Excerpts from a spatial dataset
----

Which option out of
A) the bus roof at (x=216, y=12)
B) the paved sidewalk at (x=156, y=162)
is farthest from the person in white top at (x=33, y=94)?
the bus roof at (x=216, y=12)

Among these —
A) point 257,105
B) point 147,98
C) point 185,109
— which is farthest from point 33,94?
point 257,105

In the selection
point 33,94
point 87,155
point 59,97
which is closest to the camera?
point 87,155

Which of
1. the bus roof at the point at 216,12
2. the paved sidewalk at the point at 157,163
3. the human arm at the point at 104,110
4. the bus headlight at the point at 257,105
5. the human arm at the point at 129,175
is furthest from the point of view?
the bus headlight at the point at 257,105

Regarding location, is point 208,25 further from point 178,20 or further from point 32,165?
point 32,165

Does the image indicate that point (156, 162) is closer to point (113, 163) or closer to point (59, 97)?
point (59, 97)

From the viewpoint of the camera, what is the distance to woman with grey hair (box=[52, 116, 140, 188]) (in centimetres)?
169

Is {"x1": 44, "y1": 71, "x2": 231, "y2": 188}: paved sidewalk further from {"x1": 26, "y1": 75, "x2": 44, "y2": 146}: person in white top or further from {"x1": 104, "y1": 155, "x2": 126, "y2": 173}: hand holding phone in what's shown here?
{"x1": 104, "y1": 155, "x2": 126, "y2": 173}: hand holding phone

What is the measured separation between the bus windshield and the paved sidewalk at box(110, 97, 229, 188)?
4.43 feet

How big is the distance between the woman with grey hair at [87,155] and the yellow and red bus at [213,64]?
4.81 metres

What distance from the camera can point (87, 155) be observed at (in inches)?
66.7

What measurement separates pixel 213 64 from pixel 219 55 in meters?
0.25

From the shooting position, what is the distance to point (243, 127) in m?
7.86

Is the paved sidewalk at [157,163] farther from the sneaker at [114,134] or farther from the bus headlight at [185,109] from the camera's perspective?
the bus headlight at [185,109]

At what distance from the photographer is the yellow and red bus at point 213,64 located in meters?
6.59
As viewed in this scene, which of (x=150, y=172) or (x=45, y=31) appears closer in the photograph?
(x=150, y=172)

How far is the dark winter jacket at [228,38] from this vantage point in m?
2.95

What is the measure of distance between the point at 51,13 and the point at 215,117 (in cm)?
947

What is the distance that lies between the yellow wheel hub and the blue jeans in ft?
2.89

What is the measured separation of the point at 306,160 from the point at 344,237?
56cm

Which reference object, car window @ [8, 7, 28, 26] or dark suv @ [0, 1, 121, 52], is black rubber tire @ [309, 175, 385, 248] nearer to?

----

§ **EXERCISE DIRECTIONS**: Rewrite every line of the data from the line that contains "What is the measure of" through the end. Offset each distance in the answers by 19.

§ **RESULT**:
What is the measure of distance between the point at 51,13 and the point at 215,117 (in cm)?
966

What is the distance that lies between the yellow wheel hub and the blue jeans in ft?
21.89

What is the measured separation of the point at 306,160 from the point at 344,237?
75cm

Which reference object, car window @ [8, 7, 28, 26] or dark suv @ [0, 1, 121, 52], is black rubber tire @ [309, 175, 385, 248] nearer to?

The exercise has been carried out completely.